In retrospect, the first Taken is an utterly mediocre macho fantasy for American fathers, elevated beyond the direct-to-video market by a star turn that reminded us how Liam Neeson was once Rob Roy and Darkman. With Taken 2 driving off a potentially interesting premise at the first exit, in favour of a hastily edited 12A rehash, there was little hope for the third instalment. But Taken has not only reinvigorated Neeson's action stardom- in just six years, it's brought him to the brink of having more bad than good on his IMDb page, with this series only accounting for three of the Death Wish knock-offs for which he has now become best known.

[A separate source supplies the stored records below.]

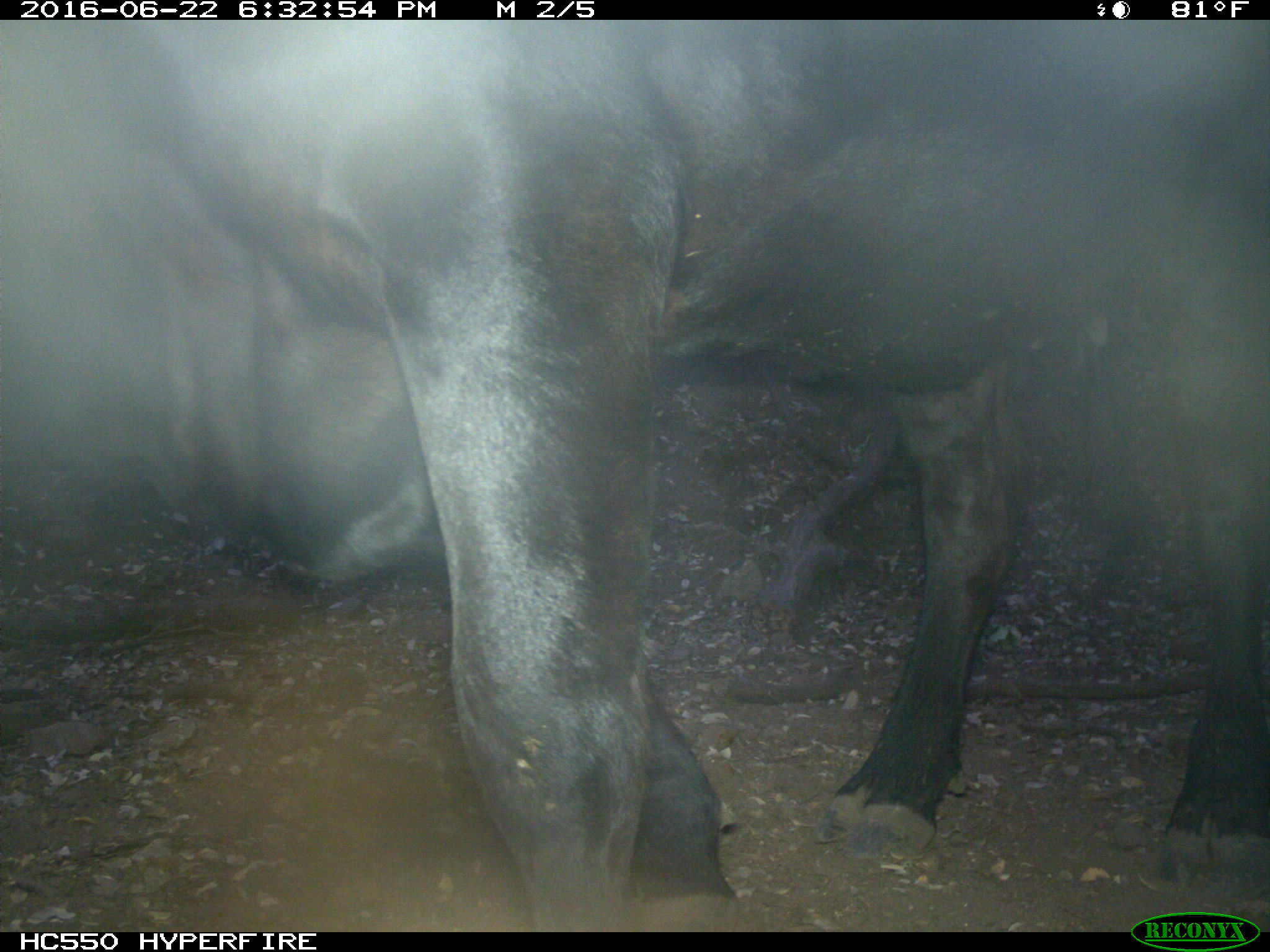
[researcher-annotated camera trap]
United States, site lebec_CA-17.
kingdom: Animalia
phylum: Chordata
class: Mammalia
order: Artiodactyla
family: Bovidae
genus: Bos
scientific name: Bos taurus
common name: domestic cow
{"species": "Bos taurus (domestic cow)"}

Having come across as thoroughly embarrassed whenever he's been out and about promoting the films, only a $20 million salary could coax Neeson back for another runaround with the first sequel's director Olivier Megaton, but he's well and truly embarrassed here. Megaton's choppy editing makes any action scene about as valuable as something from a cartoon- for as much sense as they make, the fights might as well be a ball of dust with fists and feet popping out during the scrap. But even such an obscured and incoherent view can't hide the depressing spectacle of a middle-aged man in a foot-chase, doddering around and yet still out-pacing adversaries half his age.

The 12A rating doesn't help either- the second film fudged the violence with endless neck-snaps, but it doesn't take much more than a bonk on the head to subdue the latest round of non-descript foreign thugs, who incidentally have no connection whatsoever to the grudge match that escalated throughout the series so far. Instead, it's about Bryan braining a bunch of cops who rightly think that he's dangerous and needs to be taken into custody. Meanwhile, Forest Whitaker approximates a live-action version of his character from American Dad, as a lead detective whose one and only character trait involves playing with props like a chess piece and a rubber band.

In fact, on the surface, there's little here to distinguish this from any of the other movies that Neeson has done since the first Taken, except for yet more thankless support work from Maggie Grace and Famke Janssen. But going back to that first film, the theme was about Bryan as a single dad proving his worth to a wife who had found a new husband, and a daughter who was embarrassed by his over-protective nature, handily pitched as an America vs. the rest of the world "hoo-rah" diatribe. 

But the third instalment stays on home turf and the goons (they're arbitrary Russians, this time) only give so much of an outlet for all that broiling xenophobia, which has nowhere to turn but inwards. With no international quarrels to speak of, it shows up the whole trilogy as the violent and idiotic wish fulfilment it really is. That's never more apparent than when the Big Bad of the film is revealed, in a truly risible and unimaginative retcon (and recasting) that transforms a minor character we've previously seen into an obvious, boil-in-the-bag arch-villain.

Taken 3 is a rancid, last-gasp attempt to shift gears and cover ground that has been endlessly trodden over by other empty revenge movies. It's enough to make you wish for the psycho panda version. On top of that, it's obviously neutered by the 12A certificate and the exciting name of Olivier Megaton remains the biggest misnomer in Hollywood. His over-compensation even spreads to the name of the film- nothing is actually taken here, unless you count "the piss".

Taken 3 is now showing in cinemas and IMAX screens nationwide.